## Task directions
Out of the data below, copy every line with the string "Zealand".

## Stored data
Content starts

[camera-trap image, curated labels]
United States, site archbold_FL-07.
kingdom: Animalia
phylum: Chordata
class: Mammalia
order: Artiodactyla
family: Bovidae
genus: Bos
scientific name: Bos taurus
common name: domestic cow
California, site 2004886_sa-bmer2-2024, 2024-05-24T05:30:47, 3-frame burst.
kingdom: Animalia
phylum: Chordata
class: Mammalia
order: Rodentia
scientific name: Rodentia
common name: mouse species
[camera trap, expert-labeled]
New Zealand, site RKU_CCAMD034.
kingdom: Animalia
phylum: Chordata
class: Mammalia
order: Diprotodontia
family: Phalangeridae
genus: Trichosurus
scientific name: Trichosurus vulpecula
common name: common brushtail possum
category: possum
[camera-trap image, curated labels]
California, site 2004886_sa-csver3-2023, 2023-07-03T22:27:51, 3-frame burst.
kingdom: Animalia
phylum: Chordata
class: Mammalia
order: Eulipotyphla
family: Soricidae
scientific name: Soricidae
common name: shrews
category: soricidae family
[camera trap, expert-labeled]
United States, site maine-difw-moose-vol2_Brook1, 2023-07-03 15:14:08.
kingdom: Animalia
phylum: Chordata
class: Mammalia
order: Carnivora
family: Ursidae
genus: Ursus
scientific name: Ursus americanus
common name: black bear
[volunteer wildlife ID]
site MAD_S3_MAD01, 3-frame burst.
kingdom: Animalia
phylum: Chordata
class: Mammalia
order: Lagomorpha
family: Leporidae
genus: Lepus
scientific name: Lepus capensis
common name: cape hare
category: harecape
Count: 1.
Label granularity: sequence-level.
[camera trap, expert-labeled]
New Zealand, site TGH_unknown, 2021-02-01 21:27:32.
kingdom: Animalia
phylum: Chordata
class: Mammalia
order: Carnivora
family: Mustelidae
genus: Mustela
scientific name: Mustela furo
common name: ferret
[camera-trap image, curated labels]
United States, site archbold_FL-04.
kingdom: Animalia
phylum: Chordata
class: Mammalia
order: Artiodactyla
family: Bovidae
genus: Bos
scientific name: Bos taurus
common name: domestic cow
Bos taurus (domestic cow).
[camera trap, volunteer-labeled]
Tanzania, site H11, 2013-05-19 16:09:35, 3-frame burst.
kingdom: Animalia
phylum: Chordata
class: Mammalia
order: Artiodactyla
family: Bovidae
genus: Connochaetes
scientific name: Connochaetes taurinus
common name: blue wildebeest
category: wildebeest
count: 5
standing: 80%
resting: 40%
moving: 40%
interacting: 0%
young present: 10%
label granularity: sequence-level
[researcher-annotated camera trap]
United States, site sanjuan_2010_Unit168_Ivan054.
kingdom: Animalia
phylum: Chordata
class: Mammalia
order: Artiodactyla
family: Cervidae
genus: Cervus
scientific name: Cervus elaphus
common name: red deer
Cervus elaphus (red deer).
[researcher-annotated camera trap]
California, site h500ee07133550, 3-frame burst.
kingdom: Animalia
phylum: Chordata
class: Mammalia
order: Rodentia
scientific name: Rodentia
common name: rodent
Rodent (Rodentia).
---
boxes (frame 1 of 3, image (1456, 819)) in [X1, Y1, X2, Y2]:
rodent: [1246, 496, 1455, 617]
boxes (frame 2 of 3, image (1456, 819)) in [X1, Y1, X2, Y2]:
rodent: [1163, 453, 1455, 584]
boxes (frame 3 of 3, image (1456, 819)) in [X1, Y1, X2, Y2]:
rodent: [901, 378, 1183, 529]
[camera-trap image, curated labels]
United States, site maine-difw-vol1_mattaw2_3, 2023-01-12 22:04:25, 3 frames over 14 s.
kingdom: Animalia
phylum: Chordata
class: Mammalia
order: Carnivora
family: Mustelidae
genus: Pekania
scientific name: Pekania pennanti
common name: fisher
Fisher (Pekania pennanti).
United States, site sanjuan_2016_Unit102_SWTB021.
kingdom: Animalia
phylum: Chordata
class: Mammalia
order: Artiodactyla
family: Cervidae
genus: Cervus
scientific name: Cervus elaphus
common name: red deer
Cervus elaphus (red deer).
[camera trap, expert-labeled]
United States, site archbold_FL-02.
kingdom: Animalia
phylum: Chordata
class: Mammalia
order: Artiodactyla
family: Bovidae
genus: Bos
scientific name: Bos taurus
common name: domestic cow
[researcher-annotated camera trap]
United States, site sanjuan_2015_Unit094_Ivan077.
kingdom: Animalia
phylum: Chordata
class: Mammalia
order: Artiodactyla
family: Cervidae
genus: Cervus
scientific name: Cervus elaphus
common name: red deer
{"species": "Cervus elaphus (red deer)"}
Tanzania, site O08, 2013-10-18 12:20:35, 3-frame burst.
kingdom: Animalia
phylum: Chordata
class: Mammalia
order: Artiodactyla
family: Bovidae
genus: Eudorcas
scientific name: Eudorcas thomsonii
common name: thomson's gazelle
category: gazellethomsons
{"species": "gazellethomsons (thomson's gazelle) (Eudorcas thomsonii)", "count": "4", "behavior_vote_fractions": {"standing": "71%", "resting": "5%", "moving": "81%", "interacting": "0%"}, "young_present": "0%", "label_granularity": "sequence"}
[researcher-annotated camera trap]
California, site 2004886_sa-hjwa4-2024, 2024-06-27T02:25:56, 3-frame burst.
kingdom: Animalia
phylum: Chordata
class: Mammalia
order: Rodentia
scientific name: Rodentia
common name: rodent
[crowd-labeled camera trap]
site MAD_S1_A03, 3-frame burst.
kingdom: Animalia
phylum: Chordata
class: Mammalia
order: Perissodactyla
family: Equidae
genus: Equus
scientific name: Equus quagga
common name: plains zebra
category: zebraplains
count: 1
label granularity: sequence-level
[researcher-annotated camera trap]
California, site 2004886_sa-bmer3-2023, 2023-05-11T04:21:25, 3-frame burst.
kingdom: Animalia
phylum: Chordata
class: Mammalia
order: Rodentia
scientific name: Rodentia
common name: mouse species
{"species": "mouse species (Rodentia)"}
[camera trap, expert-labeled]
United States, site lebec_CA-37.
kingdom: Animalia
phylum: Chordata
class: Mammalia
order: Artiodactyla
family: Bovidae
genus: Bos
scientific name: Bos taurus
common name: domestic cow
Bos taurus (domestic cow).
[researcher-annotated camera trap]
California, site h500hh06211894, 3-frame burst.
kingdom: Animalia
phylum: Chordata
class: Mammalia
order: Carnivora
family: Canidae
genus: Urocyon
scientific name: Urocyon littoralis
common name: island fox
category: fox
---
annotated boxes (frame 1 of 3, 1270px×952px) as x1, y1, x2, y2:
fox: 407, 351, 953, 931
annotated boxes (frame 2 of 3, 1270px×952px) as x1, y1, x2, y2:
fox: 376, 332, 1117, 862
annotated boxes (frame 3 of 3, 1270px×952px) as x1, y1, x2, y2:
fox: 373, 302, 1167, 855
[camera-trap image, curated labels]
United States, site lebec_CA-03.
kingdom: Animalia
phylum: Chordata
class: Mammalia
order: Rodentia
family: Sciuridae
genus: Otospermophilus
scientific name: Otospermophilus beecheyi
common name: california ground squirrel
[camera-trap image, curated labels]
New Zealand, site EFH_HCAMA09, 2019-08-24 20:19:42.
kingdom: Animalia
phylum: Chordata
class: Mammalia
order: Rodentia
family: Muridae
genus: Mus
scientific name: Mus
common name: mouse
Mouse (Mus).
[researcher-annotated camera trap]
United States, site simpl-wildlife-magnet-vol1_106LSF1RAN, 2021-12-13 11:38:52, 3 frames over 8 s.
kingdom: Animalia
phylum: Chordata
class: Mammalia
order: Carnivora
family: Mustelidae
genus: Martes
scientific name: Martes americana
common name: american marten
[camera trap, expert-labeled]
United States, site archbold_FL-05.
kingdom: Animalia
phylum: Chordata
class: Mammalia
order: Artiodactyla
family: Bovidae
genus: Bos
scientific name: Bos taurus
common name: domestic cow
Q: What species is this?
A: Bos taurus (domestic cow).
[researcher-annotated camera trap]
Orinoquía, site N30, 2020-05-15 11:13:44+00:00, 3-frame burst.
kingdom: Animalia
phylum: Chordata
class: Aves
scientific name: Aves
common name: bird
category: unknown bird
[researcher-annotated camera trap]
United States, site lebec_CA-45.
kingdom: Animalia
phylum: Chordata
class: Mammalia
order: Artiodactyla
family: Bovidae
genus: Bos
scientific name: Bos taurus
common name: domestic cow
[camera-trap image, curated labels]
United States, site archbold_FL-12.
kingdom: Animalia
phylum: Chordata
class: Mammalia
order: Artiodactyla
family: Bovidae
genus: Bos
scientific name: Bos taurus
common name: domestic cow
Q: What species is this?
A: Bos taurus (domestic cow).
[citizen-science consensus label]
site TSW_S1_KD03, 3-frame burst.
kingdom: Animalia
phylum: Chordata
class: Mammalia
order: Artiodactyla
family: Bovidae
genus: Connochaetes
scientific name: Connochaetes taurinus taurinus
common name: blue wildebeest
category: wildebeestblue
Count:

Content ends

## The answer
New Zealand, site RKU_CCAMD034.
New Zealand, site TGH_unknown, 2021-02-01 21:27:32.
New Zealand, site EFH_HCAMA09, 2019-08-24 20:19:42.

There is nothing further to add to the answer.